• OBJECTIVE: Please write out every one of the lines below word for word, leaving out the pictures.

Dataset excerpt
╭──

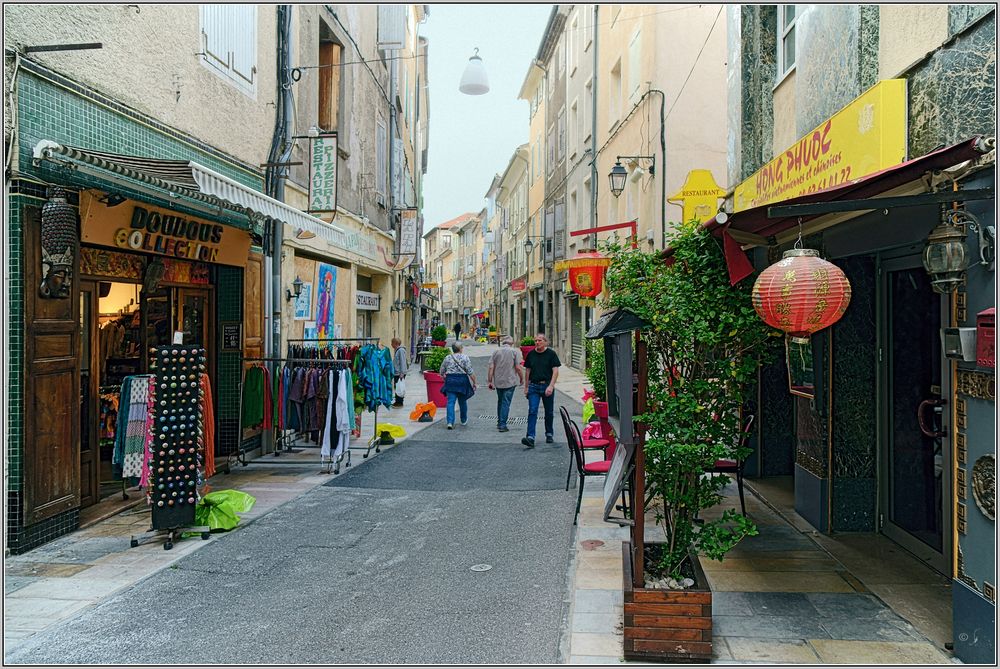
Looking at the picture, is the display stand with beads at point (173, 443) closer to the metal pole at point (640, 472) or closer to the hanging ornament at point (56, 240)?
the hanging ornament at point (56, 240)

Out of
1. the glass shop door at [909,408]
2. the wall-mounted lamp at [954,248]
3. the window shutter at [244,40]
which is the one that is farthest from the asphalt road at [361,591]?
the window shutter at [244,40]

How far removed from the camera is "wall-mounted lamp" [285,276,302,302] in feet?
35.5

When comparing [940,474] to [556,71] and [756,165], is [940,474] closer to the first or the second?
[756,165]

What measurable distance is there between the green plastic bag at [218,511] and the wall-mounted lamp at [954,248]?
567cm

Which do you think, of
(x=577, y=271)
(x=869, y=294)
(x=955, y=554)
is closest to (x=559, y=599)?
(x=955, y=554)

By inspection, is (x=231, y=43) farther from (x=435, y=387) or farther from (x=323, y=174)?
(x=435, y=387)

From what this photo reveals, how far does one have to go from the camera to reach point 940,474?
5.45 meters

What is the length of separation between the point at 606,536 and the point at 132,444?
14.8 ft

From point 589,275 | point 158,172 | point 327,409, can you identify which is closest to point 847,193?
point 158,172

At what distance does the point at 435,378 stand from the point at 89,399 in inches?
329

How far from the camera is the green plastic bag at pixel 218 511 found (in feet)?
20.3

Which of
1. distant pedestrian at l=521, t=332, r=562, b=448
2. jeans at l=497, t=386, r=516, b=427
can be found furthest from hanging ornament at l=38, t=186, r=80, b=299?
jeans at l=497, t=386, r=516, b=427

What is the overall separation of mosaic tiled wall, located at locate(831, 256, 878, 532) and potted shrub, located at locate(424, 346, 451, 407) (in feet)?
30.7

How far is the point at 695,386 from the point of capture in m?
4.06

╰──

• RESPONSE FOR THIS EXERCISE:
Looking at the picture, is the display stand with beads at point (173, 443) closer to the metal pole at point (640, 472) or closer to the hanging ornament at point (56, 240)?
the hanging ornament at point (56, 240)

Out of
1. the glass shop door at [909,408]
2. the wall-mounted lamp at [954,248]
3. the window shutter at [244,40]
which is the one that is farthest from the asphalt road at [361,591]?
the window shutter at [244,40]

How far removed from the camera is "wall-mounted lamp" [285,276,302,302] in feet?
35.5

When comparing [940,474] to [556,71] and [756,165], is [940,474] closer to the first or the second?
[756,165]

What measurable distance is there between the green plastic bag at [218,511] and the wall-mounted lamp at [954,248]?
567cm

Which do you think, of
(x=577, y=271)
(x=869, y=294)
(x=955, y=554)
is closest to (x=559, y=599)?
(x=955, y=554)

By inspection, is (x=231, y=43) farther from (x=435, y=387) or farther from (x=323, y=174)?
(x=435, y=387)

From what this photo reveals, how far does one have to go from the camera to reach point 940,474?
5.45 meters

What is the length of separation between the point at 606,536 and the point at 132,444?
14.8 ft

From point 589,275 | point 158,172 | point 327,409, can you identify which is closest to point 847,193?
point 158,172

At what distance does the point at 435,378 stand from the point at 89,399 in inches?
329

How far from the camera is the green plastic bag at pixel 218 511 found (in feet)?
20.3

Which of
1. distant pedestrian at l=521, t=332, r=562, b=448
2. jeans at l=497, t=386, r=516, b=427
can be found furthest from hanging ornament at l=38, t=186, r=80, b=299?
jeans at l=497, t=386, r=516, b=427

What is the overall separation of mosaic tiled wall, located at locate(831, 256, 878, 532) and potted shrub, located at locate(424, 346, 451, 407) (in feet)?
30.7

How far is the point at 695,386 from the point of capture in m?
4.06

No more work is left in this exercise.